Eye testing for pre-school children
If they don’t yet understand the alphabet or are too shy or too young to answer the physician’s questions, pre-school youngsters can still have their eyes completely tested. Common eye tests generally used for young children include:
- LEA Symbols for young children are similar to routine eye tests making use of charts with letters, except that special symbols in these tests include an apple, house, circle and square.
- Retinoscopy is a test that involves shining a light into the eye and observing how it reflects back from the retina (the light-sensitive inner lining of the back of the eye). This test helps optometrists determine the child’s glass prescription.
- Random Dot Stereopsis makes use of dot patterns to figure out how well the two eyes work as a team.

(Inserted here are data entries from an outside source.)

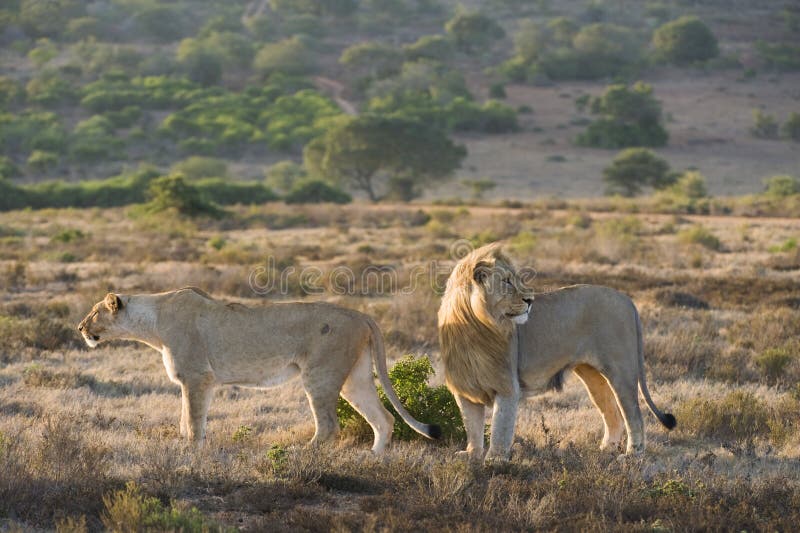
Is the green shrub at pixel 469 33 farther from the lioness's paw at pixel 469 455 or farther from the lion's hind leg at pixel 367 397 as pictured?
the lioness's paw at pixel 469 455

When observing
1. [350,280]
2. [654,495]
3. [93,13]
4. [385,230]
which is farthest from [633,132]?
[93,13]

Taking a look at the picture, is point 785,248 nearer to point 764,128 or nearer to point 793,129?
point 793,129

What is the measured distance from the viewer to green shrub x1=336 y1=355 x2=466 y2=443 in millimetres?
8672

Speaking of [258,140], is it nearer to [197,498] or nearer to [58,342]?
[58,342]

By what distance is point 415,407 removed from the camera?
28.5 ft

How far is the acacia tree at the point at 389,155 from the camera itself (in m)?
53.2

Eye and vision problems that impact children
Besides looking for nearsightedness, farsightedness and astigmatism (refractive errors), your optometrist will be assessing your youngster’s eyes for indications of these eye and vision issues typically found in kids:
- Amblyopia. Frequently called “lazy eye,” this is reduced vision in one or both eyes in spite of the absence of any eye health issue or damage. Often amblyopia is caused by strabismus (see below) and a significant difference in the refractive errors of the two eyes. Treatment of amblyopia could include covering the dominant eye to strengthen the weaker eye.
- Strabismus. This is misalignment of the eyes, typically triggered by a congenital defect in the positioning or strength of the muscles that are connected to the eye and which regulate eye positioning and motion. Left without treatment, strabismus can cause amblyopia in the misaligned eye. Depending upon its cause and extent, surgical treatment could be needed to treat strabismus.

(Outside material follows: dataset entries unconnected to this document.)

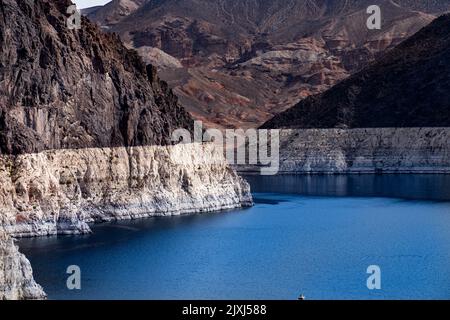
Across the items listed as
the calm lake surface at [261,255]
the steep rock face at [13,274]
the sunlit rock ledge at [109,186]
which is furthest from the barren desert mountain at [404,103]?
the steep rock face at [13,274]

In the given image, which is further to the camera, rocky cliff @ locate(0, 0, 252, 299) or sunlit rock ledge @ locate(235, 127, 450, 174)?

- Convergence insufficiency. This is the inability to keep the eye easily aligned for reading and other close jobs. Convergence insufficiency can typically be treated effectively with vision therapy, a particular program of eye exercises.
- Focusing issues. Children with focusing problems (also called accommodation problems) may have trouble altering their focus from distance to near and back once more (accommodative infacility), or have issues keeping enough focus for reading (accommodative insufficiency). These issues can often be effectively treated with vision therapy.
- Eye teaming problems. Lots of eye teaming (binocularity) issues are more subtle than strabismus. Insufficiencies in eye teaming skills can cause problems with depth perception and coordination.
Vision and learning
Specialists state that 80% of what your youngster learns in school is taught visually. Untreated vision troubles can put children at a substantial disadvantage. Be certain to arrange that your child has a complete eye exam before school starts.